The House passed a similar measure, but Obama has threatened to veto it. It was not immediately clear whether the Senate has the necessary votes for passage.
The brouhaha dates to 2008, when the FCC ordered Comcast to stop interfering with the peer-to-peer service BitTorrent, which can use a lot of bandwidth. That marked the first time the FCC officially tried to enforce fairness rules put in place in 2005 by Republican FCC head Michael Powell.

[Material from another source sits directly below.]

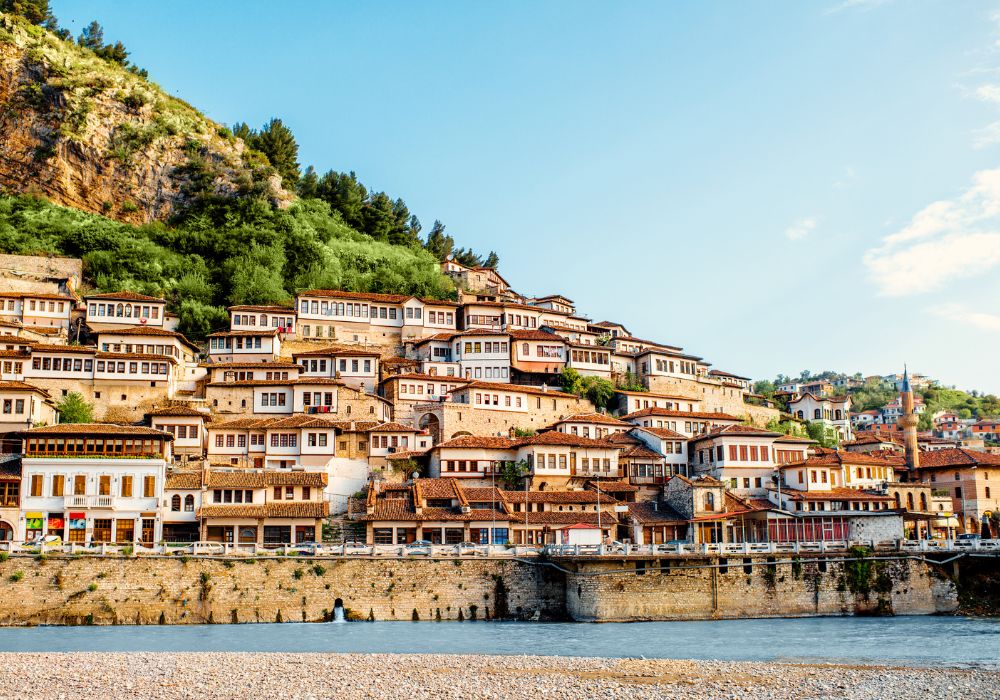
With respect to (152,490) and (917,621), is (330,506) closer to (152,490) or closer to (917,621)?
(152,490)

The action came as a response to complaints Comcast was sending forged packets to broadband customers to close their peer-to-peer sessions — a tactic used by the Chinese government to block internet content it doesn’t like.
Comcast appealed the decision, and the U.S. Court of Appeals for the District of Columbia Circuit last year vacated the agency’s net-neutrality rules.
FCC Chairman Julius Genachowski said the agency was enforcing the net-neutrality Four Freedoms, a set of agency principles dating to 2005 that supposedly guarantee that cable and DSL users have the right to use the devices, services and programs of choice over their wireline connections.
In response to last year’s appellate court decision, the FCC formalized the rules again, hoping to put them on stronger legal grounds — though it did not use all of the regulatory tools at its disposal, which left many net neutrality proponents angry that the Obama administration was not living up to campaign promises.
Verizon is already suing the FCC over the rules, which mostly apply to cable and DSL providers, and go into effect Nov. 20.
The rules prohibit companies from unfairly blocking services they don’t like and require them to be transparent about how they manage their networks during times of congestion. Mobile carriers like AT&T and Verizon face fewer rules but are banned from interfering with alternate calling services such as Skype.